**Activity 1**. In the forum thread about incoming stock at PJ's Square One, what is the price of the Amano Shrimp?
**Activity 2**. Transcribe the forum thread about PJ's Square One word for word, starting at "Here is the" and ending at "your eyes open.".
**Activity 3**. Pick up the forum thread about incoming stock at PJ's Square One after its last shown post and continue it.

# This Week at PJ's Square One.



## pjsbrent (Nov 4, 2010)

Here is the list of items I have coming in this week. I'm hoping for the Blue Tiger Shrimp but I'll have to wait in see.

Altolamprologus calvus $22.88
Amano Shrimp 5/$5
Mbezi notho Killi $7.44

I'm going to bring in a few new items the week after this as well so keep your eyes open.

Brent.


----------



## Y2KGT (Jul 20, 2009)

What kind of Calvus are they and what size? Black, Yellow or White Calvus?
--
Paul


----------



## Y2KGT (Jul 20, 2009)

Since Brent never replies to any of my posts with regards to cichlids at his store can anyone that has visited this PJ's tell me if the Calvus are Black, White or Yellow and what size they are?
--
Thanks...Paul


----------



## pjsbrent (Nov 4, 2010)

Y2KGT said:


> Since Brent never replies to any of my posts with regards to cichlids at his store can anyone that has visited this PJ's tell me if the Calvus are Black, White or Yellow and what size they are?
> --
> Thanks...Paul


Sorry, I haven't gotten them in yet and haven't been able to find out what ones they are. I'll let you know when they get here.

Brent.


----------



## Y2KGT (Jul 20, 2009)

pjsbrent said:


> Sorry, I haven't gotten them in yet and haven't been able to find out what ones they are. I'll let you know when they get here.

**Stored data**.
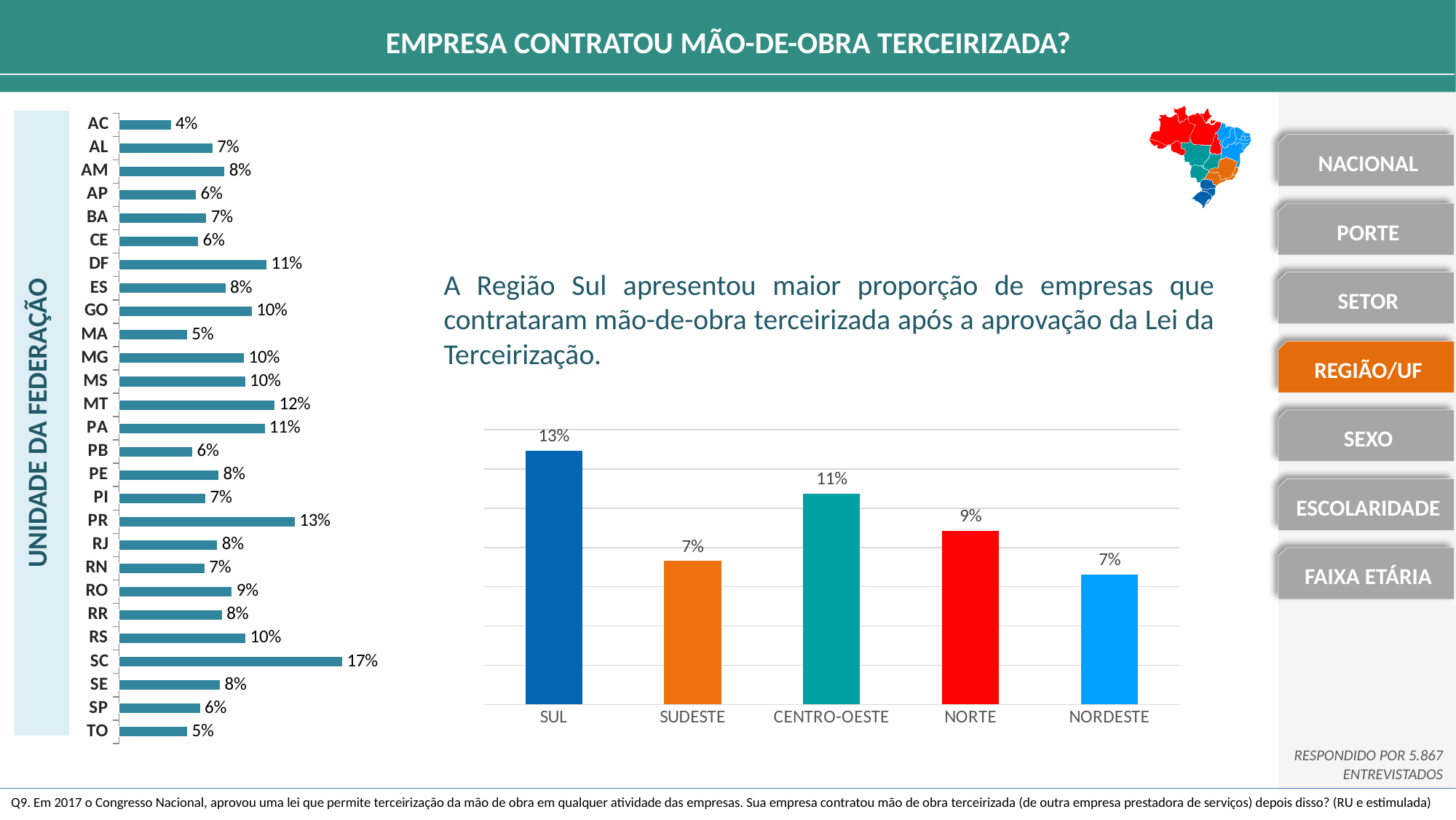
In the region bar chart on the right, how many regions are shown? 5 In the region bar chart on the right, which is larger, CENTRO-OESTE or NORTE? CENTRO-OESTE In the region bar chart on the right, what is the value for SUL? 13% In the state bar chart on the left (Unidade da Federação), what is the value for SC? 17% In the state bar chart on the left (Unidade da Federação), what is the difference between SC and PR? 4% In the state bar chart on the left (Unidade da Federação), which state has the lowest value? AC In the state bar chart on the left (Unidade da Federação), how many states are listed? 27 In the state bar chart on the left (Unidade da Federação), what is the value for MT? 12% In the region bar chart on the right, which region has the highest value? SUL In the region bar chart on the right, what is the difference between SUL and NORTE? 4% In the region bar chart on the right, what kind of chart is it? Bar chart In the region bar chart on the right, what is the value for CENTRO-OESTE? 11%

**Task response 1**. The Amano Shrimp are 5 for $5.

**Task response 2**.
Here is the list of items I have coming in this week. I'm hoping for the Blue Tiger Shrimp but I'll have to wait in see.

Altolamprologus calvus $22.88
Amano Shrimp 5/$5
Mbezi notho Killi $7.44

I'm going to bring in a few new items the week after this as well so keep your eyes open.

**Task response 3**.
> 
> Brent.


Thank you.
--
Paul


----------



## endi (Mar 30, 2008)

excellent price for the shrimps.


----------



## pjsbrent (Nov 4, 2010)

endi said:


> excellent price for the shrimps.


Why thank you. I don't do my pricing by demand, I do it by the price I pay so you can always expect the best prices in town.

Brent.


----------



## charlie1 (Dec 1, 2011)

pjsbrent said:


> Why thank you. I don't do my pricing by demand, I do it by the price I pay so you can always expect the best prices in town.
> 
> Brent.


That is very good of you, if i was in the GTA area i`ll be all over those amano


----------



## pjsbrent (Nov 4, 2010)

Y2KGT said:


> What kind of Calvus are they and what size? Black, Yellow or White Calvus?
> --
> Paul


They came in as Black Calvus (nice neon blue along the stripes) and they're only 3cm.

Brent.


----------



## pjsbrent (Nov 4, 2010)

Y2KGT said:


> What kind of Calvus are they and what size? Black, Yellow or White Calvus?
> --
> Paul


Oh and I have them on for $15.88 instead of $22.88 because they sent the smaller ones and they were cheaper.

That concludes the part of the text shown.